Re: [PATCH 0/9] sched: Core scheduling interfaces

From: Peter Zijlstra
Date: Thu Apr 08 2021 - 12:49:07 EST


On Thu, Apr 08, 2021 at 03:25:52PM +0200, Michal Koutný wrote:
> On Wed, Apr 07, 2021 at 08:34:24PM +0200, Peter Zijlstra <peterz@xxxxxxxxxxxxx> wrote:
> > IMO as long as cgroups have that tasks file, you get to support people
> > using it. That means that tasks joining your cgroup need to 'inherit'
> > cgroup properties.
> The tasks file is consequence of binding this to cgroups, I'm one step
> back. Why to make "core isolation" a cgroup property?

Yeah, dunno, people asked for it. I'm just proposing an implementation
that, when given the need, seems to make sense and is internally
consistent.

> (I understand this could help "visualize" what the common domains are if
> cgroups were the only API but with prctl the structure can be
> arbitrarily modified anyway.)

* _SUPPLIED ENTRIES_:
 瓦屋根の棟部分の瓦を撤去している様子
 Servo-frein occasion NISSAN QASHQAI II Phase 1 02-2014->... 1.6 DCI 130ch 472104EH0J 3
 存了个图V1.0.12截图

---

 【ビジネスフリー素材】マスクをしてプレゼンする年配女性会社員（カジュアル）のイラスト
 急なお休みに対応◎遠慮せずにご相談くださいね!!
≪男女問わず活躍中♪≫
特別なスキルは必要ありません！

* _REQUIRED ACTION 1_: Which timestamps appear in the core scheduling email? List every one.
* _REQUIRED ACTION 2_: How would you shorten the paragraph in the core scheduling email that begins "Yeah, dunno, people asked for it" into one sentence that keeps its main points?
* _REQUIRED ACTION 3_: Could you resume the core scheduling email from its last line?

* _ANSWER 1_:
- Thu Apr 08 2021 - 12:49:07 EST
- Thu, Apr 08, 2021 at 03:25:52PM +0200
- Wed, Apr 07, 2021 at 08:34:24PM +0200

* _ANSWER 2_: People requested it, so this is only a proposed implementation that seems sensible for that need and is internally consistent.

* _ANSWER 3_:
>
>
> > Given something like:
> >
> > R
> > / \
> > A B
> > / \
> > C D
> Thanks for the example.
>
> > B group can set core_sched=1 and then all its (and its decendants) tasks
> > get to have the same (group) cookie and cannot share with others.
> The same could be achieved with the first task of group B allocating its
> new cookie which would be inherited in its descednants.

Except then the task can CLEAR its own cookie and escape the constraint.

> > In that scenario the D subtree is a restriction (doesn't share) with the
> > B subtree.
> This implies D's isolation from everything else too, not just B's
> members, no?

Correct. Look at it as a contraint on co-scheduling, you can never,
whatever you do, share an SMT sibling with someone outside your subtree.

> > And all of B is a restriction on all its tasks, including the Real-Time
> > task that set a task cookie, in that none of them can share with tasks
> > outside of B (including system tasks which are in R), irrespective of
> > what they do with their task cookie.
> IIUC, the equivalent restriction could be achieved with the PTRACE-like
> check in the prctl API too (with respectively divided uids).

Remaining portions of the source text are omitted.